How the Pipeline Works
Event Type Weights
Not all news is equal. A regulatory license granted by the FCA is a fundamentally stronger signal than a blog post announcing a partnership. Here's how we weight each event type:
| Event Type | Base Points | Rationale |
|---|---|---|
| License granted | 18 pts | Regulatory approval is the strongest institutional signal |
| ETF approved/live | 14 pts | Regulated institutional money entering the asset |
| Institution adopts live | 12 pts | Named bank or government actively using the chain |
| Regulatory guidance | 8 pts | Regulatory clarity without formal approval |
| Partnership announced | 7 pts | Integration or commercial agreement signed |
| General news | 3 pts | Coverage and mentions — directional signal only |
Institution Tier Weights
The institution behind an event matters as much as the event type. A Goldman Sachs pilot carries far more weight than an unknown startup's announcement:
| Tier | Bonus Points | Examples |
|---|---|---|
| Sovereign / Central Bank | +20 pts | Fed, ECB, BIS, IMF, national governments |
| G-SIB Banks | +15 pts | JPMorgan, BlackRock, Goldman, HSBC, Deutsche Bank |
| Tier-2 Institutions | +10 pts | Fidelity, Visa, Mastercard, Franklin Templeton |
| Large Fintechs | +6 pts | Coinbase, Circle, Fireblocks, Stripe |
| Any Named Institution | +2 pts | Any identified company beyond generic "a bank" |
Source Credibility Weights
Recency Decay
News from yesterday matters more than news from three weeks ago. We apply exponential decay with different half-lives depending on the event type — a license grant remains relevant for 30 days, while a general news mention decays in 5 days.
Logarithmic Normalization
We use a logarithmic scale for the final boost calculation. This prevents 50 mediocre news stories from outscoring 2 landmark events — which is exactly what a naive counting system would produce.
The formula: boost = min(35, round(log(1 + rawScore) × 4.5))
This means a single JPMorgan license grant story from the FCA — scoring ~45 raw points — produces approximately a +17 boost. Twenty low-importance blog posts scoring ~60 raw points combined produce about the same. Quality beats quantity.

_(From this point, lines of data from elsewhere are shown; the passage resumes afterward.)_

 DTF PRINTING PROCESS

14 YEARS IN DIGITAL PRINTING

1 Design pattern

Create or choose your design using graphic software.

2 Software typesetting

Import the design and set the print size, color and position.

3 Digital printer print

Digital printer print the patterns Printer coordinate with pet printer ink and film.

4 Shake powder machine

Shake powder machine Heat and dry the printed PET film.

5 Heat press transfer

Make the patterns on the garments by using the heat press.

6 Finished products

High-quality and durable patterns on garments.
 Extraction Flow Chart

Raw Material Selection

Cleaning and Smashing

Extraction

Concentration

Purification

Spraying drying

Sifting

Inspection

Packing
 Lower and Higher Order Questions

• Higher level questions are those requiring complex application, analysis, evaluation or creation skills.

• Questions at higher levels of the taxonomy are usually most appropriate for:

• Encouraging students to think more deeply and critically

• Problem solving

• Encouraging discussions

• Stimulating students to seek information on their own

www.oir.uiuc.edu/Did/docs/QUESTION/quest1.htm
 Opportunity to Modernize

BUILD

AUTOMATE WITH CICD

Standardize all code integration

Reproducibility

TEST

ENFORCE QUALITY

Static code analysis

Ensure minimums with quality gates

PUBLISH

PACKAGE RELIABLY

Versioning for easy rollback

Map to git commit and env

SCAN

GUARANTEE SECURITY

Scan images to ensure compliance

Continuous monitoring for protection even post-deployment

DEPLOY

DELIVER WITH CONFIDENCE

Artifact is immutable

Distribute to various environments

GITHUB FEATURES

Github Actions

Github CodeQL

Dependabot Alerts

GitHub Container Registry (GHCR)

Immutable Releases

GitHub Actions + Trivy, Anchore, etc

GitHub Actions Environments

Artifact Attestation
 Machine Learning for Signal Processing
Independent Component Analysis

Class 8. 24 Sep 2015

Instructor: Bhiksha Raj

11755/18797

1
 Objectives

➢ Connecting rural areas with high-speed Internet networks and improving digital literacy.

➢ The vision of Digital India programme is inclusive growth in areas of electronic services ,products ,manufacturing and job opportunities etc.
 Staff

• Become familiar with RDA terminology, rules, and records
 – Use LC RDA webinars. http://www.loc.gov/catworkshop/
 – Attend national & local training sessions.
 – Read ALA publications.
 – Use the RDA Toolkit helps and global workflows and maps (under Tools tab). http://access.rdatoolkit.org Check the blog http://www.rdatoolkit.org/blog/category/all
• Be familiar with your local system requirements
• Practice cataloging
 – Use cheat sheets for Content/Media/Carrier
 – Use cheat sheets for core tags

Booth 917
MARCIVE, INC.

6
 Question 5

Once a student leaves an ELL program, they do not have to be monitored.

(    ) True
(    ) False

Why the base score matters: Each coin starts with a base score reflecting its structural institutional adoption — existing licenses, ETF status, known institution count. This doesn't change daily. The live boost (0–35 pts) is layered on top, reflecting current momentum. A coin with a strong base but quiet news week will hold its score. A coin with a weak base but a major license grant this week will spike.
Auto-Discovery and Retirement
The pipeline also watches for new coins that cross a discovery threshold — if an unknown token receives 3+ high/medium importance mentions from named institutions in tier-2 or better sources, it gets flagged for manual review and potential addition to the dashboard.
Conversely, coins with no relevant institutional news for 60 days and a score below 5 get added to a retirement watchlist. We don't auto-remove coins, but we flag them so the editorial team can evaluate whether they still belong in the institutional tracker.
What We Don't Track (Yet)
TokenSonar is focused exclusively on institutional adoption signals. We intentionally do not factor in price, market cap, trading volume, developer commit counts, or social media sentiment. These are retail signals, not institutional ones.
In future versions we plan to add on-chain transaction volume from institutional wallets, verified staking data from regulated entities, and direct feeds from regulatory filing databases.